Job growth picked up last month and the U.S. unemployment rate fell to its lowest level since September 2001, the government reported yesterday, providing more evidence that the economy and labor market have settled into a fairly steady expansion.
Builders, health care providers, financial firms and other employers together added 146,000 workers to the nation's payrolls in June, up from a gain of 104,000 in May, the Labor Department reported.
The unemployment rate edged down to 5 percent, as the number of people who found jobs exceeded those who joined the search.
Employers have added an average of 181,000 workers a month this year, about the same pace as last year. This fit the view of many analysts that the economy is in good health, growing at around a 3.5 percent annual rate -- strong enough to boost employment without fueling higher inflation.
"June's [job] growth was solid," said Jared Bernstein, senior economist with the Economic Policy Institute, a think tank that focuses on labor issues. "The labor market is at a stage in the recovery when it can count on employers to continue creating jobs. . . . Most sectors are adding jobs on a monthly basis -- an important signal of widespread labor demand."

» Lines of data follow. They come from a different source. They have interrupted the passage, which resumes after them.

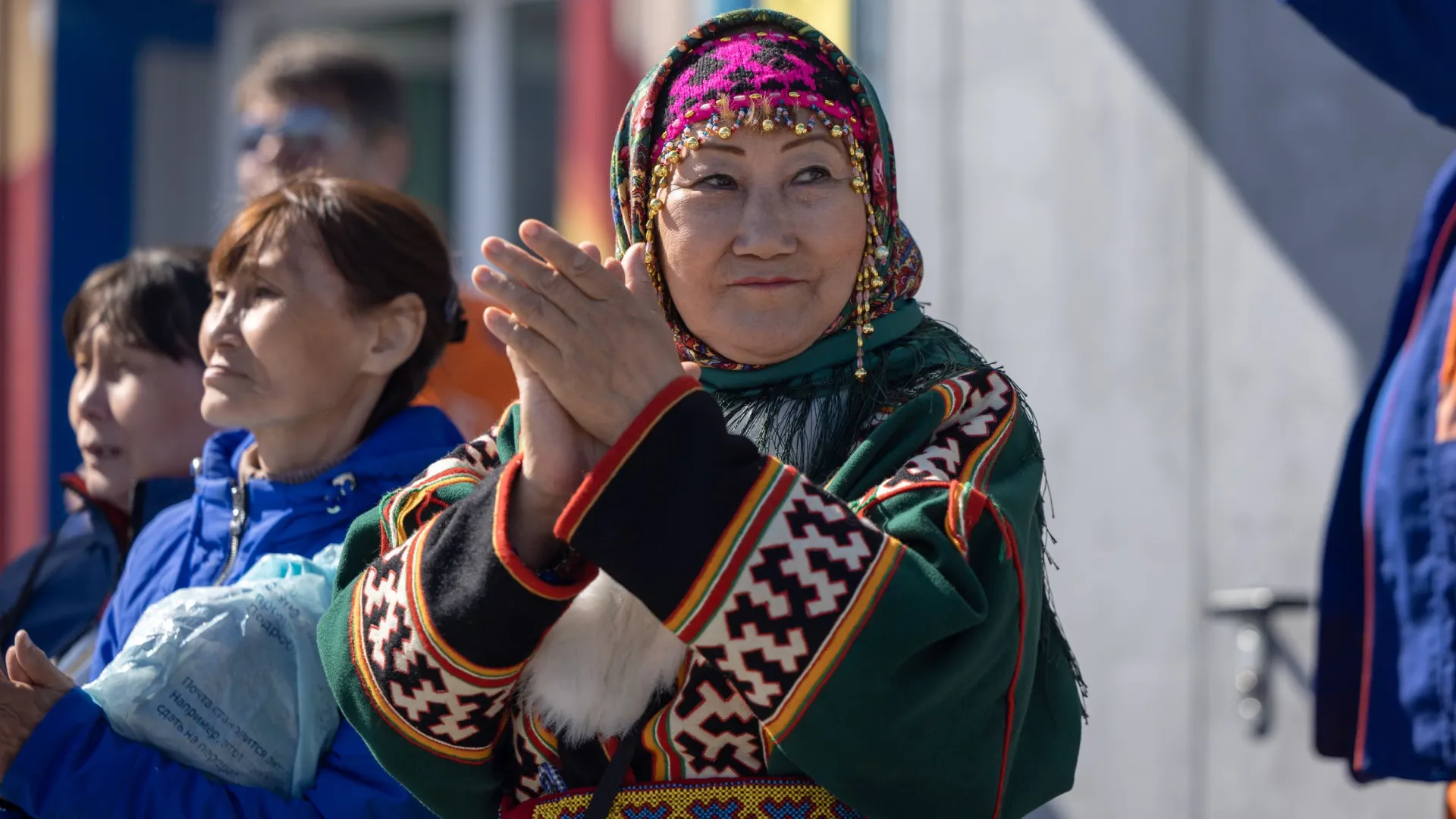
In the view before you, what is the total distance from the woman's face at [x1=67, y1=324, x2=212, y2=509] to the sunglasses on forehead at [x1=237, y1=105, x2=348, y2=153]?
44.5 inches

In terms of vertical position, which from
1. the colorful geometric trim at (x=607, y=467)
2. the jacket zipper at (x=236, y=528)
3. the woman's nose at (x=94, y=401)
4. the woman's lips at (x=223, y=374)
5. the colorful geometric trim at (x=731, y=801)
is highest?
the colorful geometric trim at (x=607, y=467)

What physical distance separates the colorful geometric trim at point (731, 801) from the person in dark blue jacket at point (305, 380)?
31.4 inches

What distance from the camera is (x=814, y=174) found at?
1846 millimetres

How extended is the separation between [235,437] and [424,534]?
1047mm

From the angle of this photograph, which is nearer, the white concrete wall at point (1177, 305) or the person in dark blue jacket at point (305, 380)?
the person in dark blue jacket at point (305, 380)

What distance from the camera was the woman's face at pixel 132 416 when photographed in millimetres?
2867

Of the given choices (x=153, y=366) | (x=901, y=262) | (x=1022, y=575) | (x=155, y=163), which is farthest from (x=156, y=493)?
(x=155, y=163)

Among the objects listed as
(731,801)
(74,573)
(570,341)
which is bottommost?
(74,573)

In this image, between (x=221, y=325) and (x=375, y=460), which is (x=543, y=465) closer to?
(x=375, y=460)

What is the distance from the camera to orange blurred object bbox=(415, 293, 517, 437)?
318 cm

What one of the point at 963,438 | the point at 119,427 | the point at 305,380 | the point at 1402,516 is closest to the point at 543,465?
the point at 963,438

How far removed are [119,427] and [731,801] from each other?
163 cm

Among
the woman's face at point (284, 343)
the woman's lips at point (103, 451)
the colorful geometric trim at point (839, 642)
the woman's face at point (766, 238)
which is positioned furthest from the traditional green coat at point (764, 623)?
the woman's lips at point (103, 451)

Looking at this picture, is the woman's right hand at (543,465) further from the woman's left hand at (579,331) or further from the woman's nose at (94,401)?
the woman's nose at (94,401)
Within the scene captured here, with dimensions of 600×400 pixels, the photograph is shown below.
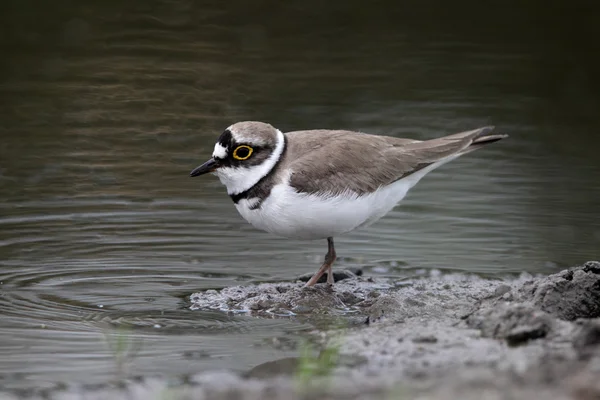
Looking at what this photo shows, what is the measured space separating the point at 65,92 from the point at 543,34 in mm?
7684

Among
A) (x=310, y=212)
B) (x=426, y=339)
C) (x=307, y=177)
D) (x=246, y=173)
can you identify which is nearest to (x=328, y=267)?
(x=310, y=212)

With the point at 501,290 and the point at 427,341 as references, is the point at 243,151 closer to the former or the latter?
the point at 501,290

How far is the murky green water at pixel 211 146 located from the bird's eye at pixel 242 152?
1156mm

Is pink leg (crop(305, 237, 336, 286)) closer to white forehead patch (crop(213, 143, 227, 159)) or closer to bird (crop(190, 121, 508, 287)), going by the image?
bird (crop(190, 121, 508, 287))

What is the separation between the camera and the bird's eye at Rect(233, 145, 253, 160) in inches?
303

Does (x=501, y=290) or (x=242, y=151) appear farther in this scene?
(x=242, y=151)

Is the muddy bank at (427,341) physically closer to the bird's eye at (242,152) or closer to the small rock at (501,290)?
the small rock at (501,290)

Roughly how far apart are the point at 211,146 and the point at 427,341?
6.31m

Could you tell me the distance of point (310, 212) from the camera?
24.9 ft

Stock prices climbed after the figures were released. And many analysts said the jobs report strengthened their expectations that the Federal Reserve will raise short-term interest rates again in August to keep inflation under control.
The evidence of labor market improvement was mixed, however, with several signs of continuing weakness.
The nation's service sector kept swelling, as retailers, hospitals, hotels, educators, architectural firms, temporary help providers and government were among the employers thant added jobs. The hot housing market accounted for, directly or indirectly, about a fourth of the net gain in jobs last month, according to an analysis by Merrill Lynch's Global Securities Research and Economics group.
But manufacturing employment continued its long-term decline. Manufacturers shed 24,000 jobs, for a fourth consecutive monthly decline. Most of those -- 18,000 -- reflected production cuts by automakers trying to reduce their bloated inventories. But makers of furniture, apparel, paper, machinery and metals also cut payrolls. Manufacturing jobs have fallen in 10 of the past 12 months.
The employment gains were unevenly distributed among the population. Black unemployment rose to 10.3 percent last month from 10.1 percent the month before -- more than double the overall rate -- while joblessness fell among whites to 4.3 percent from 4.4. percent. The unemployment rate for Latinos, who can be of any race, dropped to 5.8 percent from 6 percent.
And economists are divided over whether a 5 percent unemployment rate is very good or not good enough. It is well below the recent high of 6.3 percent touched in June 2003, when the economy was still recovering from the 2001 recession, but it is well above the recent low of 3.8 percent reached in April 2000, near the end of the 1990s economic boom.
Many economists say the low unemployment rate of 2000 was the result of unusual circumstances; under normal conditions, the rate cannot fall much below 5 percent for long without pushing inflation higher.
But others say the 5 percent rate understates the degree of weakness remaining in the labor market after the recession and initially sluggish recovery. One sign, they say, is the size of the labor force -- the number of people who have jobs or who are actively looking for work. This indicator typically grows as the population and economy expands; last month the size of the labor force was essentially unchanged.
The drop in the overall unemployment rate last month was "purely due to the weakness in labor force entry," said David Rosenberg, North American economist for Merrill Lynch's research group.
Even so, the pace of job growth "still indicates a tightening labor market," said Ian C. Shepherdson, chief U.S. economist of High Frequency Economics Ltd.
One positive sign was the decline in the share of the unemployed who have been out of a job for more than six months to 17.8 percent, the lowest level since April 2002. The number remains high by historical standards, Bernstein said, but it has fallen three months in a row, "suggesting the long-term unemployed are finally having an easier time finding jobs."
Average weekly wages for most workers rose in June by $1.01 to $541.22. This followed a 59-cent decline in May, the department reported yesterday, after revising its earlier figures.
After taking into account the impact of inflation, wages for production and non-managerial workers, who account for 80 percent of the workforce, were 0.6 percent lower in May than a year earlier.
"The relatively low unemployment rate has yet to translate into significantly higher wage gains," economists at Goldman Sachs U.S. Economics Research wrote in an analysis of the jobs report.